● **Exercise**:
Copy out the records from the line with "Within the photograph captured here, from" through the end of the records, with both ends included and each line reproduced unchanged. Leave the pictures out of your answer.
** BEGIN **
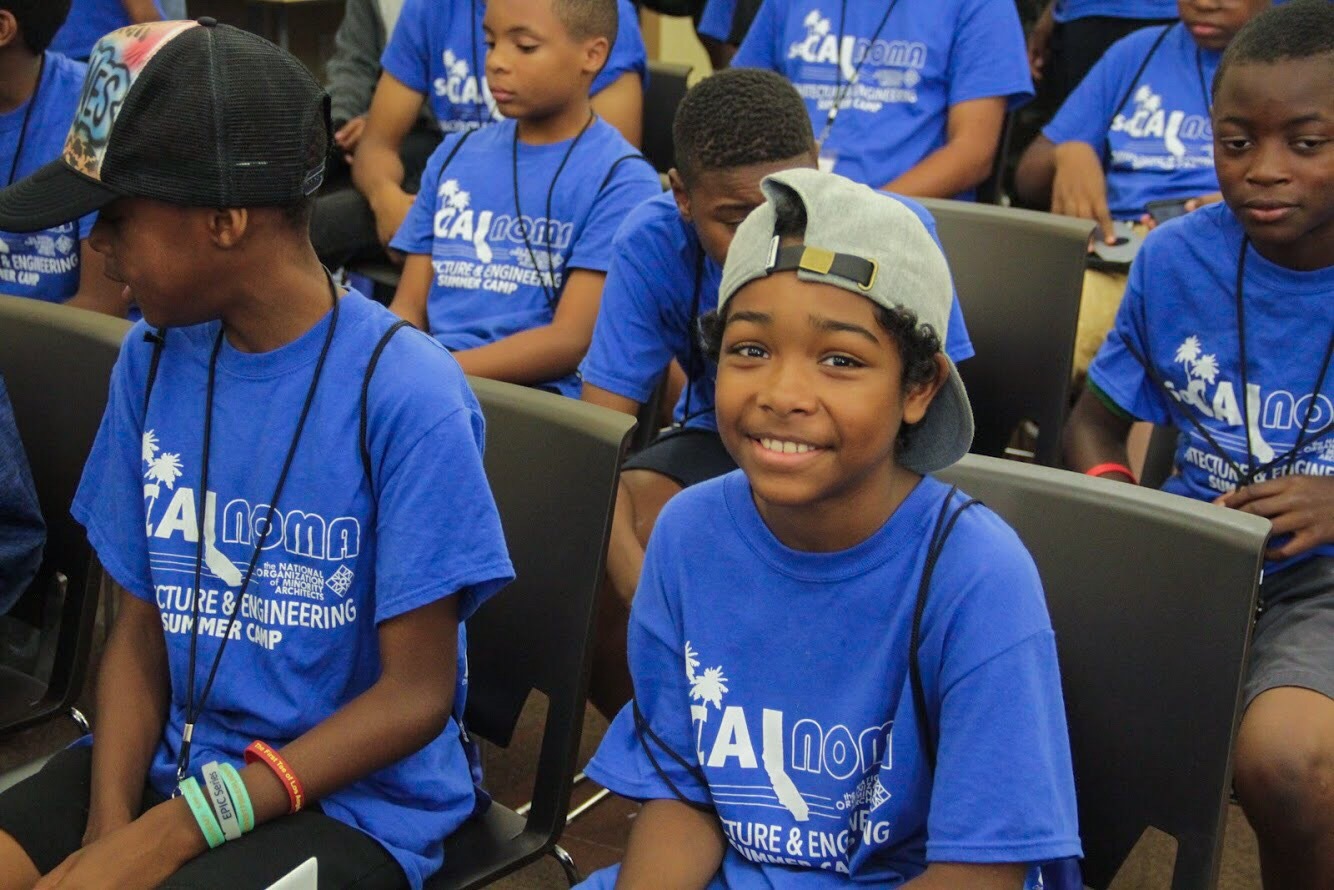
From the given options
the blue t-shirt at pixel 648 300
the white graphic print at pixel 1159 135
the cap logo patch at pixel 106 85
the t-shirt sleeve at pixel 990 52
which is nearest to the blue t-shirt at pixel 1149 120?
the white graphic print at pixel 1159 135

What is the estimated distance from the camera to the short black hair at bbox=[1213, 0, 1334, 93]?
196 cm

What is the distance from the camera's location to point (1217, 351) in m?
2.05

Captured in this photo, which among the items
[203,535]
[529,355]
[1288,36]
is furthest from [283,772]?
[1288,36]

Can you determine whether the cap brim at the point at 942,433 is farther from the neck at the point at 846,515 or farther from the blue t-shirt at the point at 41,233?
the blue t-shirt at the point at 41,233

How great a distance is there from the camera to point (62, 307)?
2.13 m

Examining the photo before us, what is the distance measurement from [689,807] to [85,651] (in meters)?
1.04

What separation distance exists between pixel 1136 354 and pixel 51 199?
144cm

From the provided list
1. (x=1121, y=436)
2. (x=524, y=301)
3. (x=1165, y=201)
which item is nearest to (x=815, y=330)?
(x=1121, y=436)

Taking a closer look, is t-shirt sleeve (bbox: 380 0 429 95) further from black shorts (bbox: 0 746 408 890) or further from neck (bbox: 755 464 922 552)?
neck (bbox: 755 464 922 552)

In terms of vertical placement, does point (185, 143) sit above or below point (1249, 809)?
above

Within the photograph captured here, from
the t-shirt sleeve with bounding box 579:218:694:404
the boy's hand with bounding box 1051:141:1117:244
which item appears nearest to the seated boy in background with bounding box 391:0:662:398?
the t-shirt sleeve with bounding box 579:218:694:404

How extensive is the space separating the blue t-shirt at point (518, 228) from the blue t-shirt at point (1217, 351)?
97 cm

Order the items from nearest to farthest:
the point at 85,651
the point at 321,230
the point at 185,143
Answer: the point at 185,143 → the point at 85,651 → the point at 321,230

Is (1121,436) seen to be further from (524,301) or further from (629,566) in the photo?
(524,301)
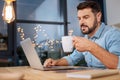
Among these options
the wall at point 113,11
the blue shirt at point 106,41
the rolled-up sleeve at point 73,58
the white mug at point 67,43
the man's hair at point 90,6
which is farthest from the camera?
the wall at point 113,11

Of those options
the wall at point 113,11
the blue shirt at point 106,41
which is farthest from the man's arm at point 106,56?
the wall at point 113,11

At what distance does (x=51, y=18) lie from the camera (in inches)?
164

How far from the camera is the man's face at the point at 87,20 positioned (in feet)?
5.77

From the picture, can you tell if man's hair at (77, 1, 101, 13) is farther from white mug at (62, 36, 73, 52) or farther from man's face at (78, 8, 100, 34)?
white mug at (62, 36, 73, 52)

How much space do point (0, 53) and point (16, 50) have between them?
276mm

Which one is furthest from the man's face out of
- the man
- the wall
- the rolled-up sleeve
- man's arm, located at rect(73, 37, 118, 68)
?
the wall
** END **
● **Exercise output**:
Within the photograph captured here, from
the t-shirt sleeve with bounding box 579:218:694:404
the boy's hand with bounding box 1051:141:1117:244
which item appears nearest to the seated boy in background with bounding box 391:0:662:398?
the t-shirt sleeve with bounding box 579:218:694:404

How extensive is the space separating the blue t-shirt at point (518, 228) from the blue t-shirt at point (1217, 351)?
97 cm

Order the items from nearest to farthest:
the point at 85,651
the point at 321,230
the point at 185,143
Answer: the point at 185,143 → the point at 85,651 → the point at 321,230

Is (1121,436) seen to be further from (524,301) or further from (629,566) in the photo?
(524,301)
Among these options
the wall at point 113,11
the blue shirt at point 106,41
the rolled-up sleeve at point 73,58
the white mug at point 67,43
the man's hair at point 90,6
which is farthest from the camera?
the wall at point 113,11

Of those options
the wall at point 113,11
the blue shirt at point 106,41
which is farthest from the man's arm at point 106,56?
the wall at point 113,11

At what distance does (x=51, y=18) lie from the camera (in inches)?
164

How far from the camera is the man's face at the point at 87,20 positioned (in feet)?
5.77

From the picture, can you tell if man's hair at (77, 1, 101, 13) is farther from white mug at (62, 36, 73, 52) or farther from man's face at (78, 8, 100, 34)?
white mug at (62, 36, 73, 52)

How much space do point (0, 53) and point (16, 50) have between them?
276mm

Which one is furthest from the man's face out of
- the man
- the wall
- the rolled-up sleeve
- man's arm, located at rect(73, 37, 118, 68)
?
the wall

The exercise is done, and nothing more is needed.